Sie war eine Empathin. Sie hatte die Macht, sich in andere Menschen hineinzuversetzen, ihre Handlungen zu analysieren, zu korrigieren – Menschen aus größter Not zu retten. Empathie in die Herzen der Menschen zu pflanzen. Die Schatten zurückzudrängen, die sich die Menschen krallten, einen nach dem anderen. Kaltherzigkeit, Gier, Berechnung, Selbstsucht, Feigheit – diese Eigenschaften der Menschen ermöglichten es den Schatten, sich immer weiter auszubreiten, immer mehr Unheil anzurichten.

„Bertram, du musst Jared und auch deine verstorbene Frau um Verzeihung bitten! All die Jahre hast du mit einer Lüge gelebt! Du hast gewusst, dass deine Frau Jared geliebt hat und nicht dich. Du hast Jared verleumdet, damit deine Frau dich heiratet. Bitte deine Frau und Jared um Verzeihung, vielleicht ist es noch nicht zu spät. Vielleicht vergeben sie dir, was du ihnen angetan hast!“ Mias Stimme vibrierte in der sterilen, eisigen Luft.
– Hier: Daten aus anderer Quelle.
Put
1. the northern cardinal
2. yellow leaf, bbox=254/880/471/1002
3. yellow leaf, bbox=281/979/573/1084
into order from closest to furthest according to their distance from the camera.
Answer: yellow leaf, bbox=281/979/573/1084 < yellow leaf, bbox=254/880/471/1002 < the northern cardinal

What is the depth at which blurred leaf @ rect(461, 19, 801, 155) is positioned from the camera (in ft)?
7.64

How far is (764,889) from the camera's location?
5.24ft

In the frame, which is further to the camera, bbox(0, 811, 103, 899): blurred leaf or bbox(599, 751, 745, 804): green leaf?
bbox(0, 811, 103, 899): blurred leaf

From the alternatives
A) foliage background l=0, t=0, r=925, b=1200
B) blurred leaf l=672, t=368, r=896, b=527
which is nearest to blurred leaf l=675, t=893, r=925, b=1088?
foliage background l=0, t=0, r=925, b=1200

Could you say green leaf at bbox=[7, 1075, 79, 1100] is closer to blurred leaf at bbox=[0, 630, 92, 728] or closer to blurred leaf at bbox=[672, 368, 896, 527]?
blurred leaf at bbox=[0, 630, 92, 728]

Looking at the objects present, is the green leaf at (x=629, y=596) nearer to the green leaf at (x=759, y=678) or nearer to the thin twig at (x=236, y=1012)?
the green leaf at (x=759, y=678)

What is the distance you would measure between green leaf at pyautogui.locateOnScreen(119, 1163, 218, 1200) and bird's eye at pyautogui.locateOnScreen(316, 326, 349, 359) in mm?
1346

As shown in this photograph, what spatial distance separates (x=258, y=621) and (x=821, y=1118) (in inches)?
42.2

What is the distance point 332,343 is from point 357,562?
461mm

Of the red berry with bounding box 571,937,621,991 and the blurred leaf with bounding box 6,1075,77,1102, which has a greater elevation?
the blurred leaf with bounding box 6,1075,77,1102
Bertram stürzten augenblicklich Tränen aus den Augen. Das, was er so viele Jahre mit sich herumgetragen hatte, brach urplötzlich aus ihm heraus. „Es tut mir so leid. Jared, Linda, bitte verzeiht mir“, schrie er und schlug die Hände vors Gesicht. Einen Moment lang war es totenstill, die Schatten verharrten abwartend, lauernd. Da spürte Bertram eine Hand auf seiner Schulter, dann noch eine auf seinem Arm.  Als er aufblickte, erkannte er seinen Freund Jared und neben ihm Linda, seine Frau.

Jonas nickte Mia erleichtert zu. Er teilte ihr seine Gedanken telepathisch mit. Du hast seine Seele gerettet, aber wir müssen sofort von hier verschwinden. Mia nickte, doch ihr Gesicht war angespannt, denn die Schatten waren immer noch da, wälzten sich nun träge in ihre Richtung.

Auf einmal lichteten sich die Schleier, die ihre Gedanken und ihr Erinnerungsvermögen bislang lahmgelegt hatten. Mia sah sich selbst um ihr Leben rennen, mitten in einer zerbombten Stadt. Und schon schlugen neue Bomben hinter ihr ein. Maschinengewehrfeuer dröhnte in ihren Ohren. „Doch was war dann geschehen? Warum hatten die Schatten sie hier und jetzt eingeholt?“, fragte sie sich still.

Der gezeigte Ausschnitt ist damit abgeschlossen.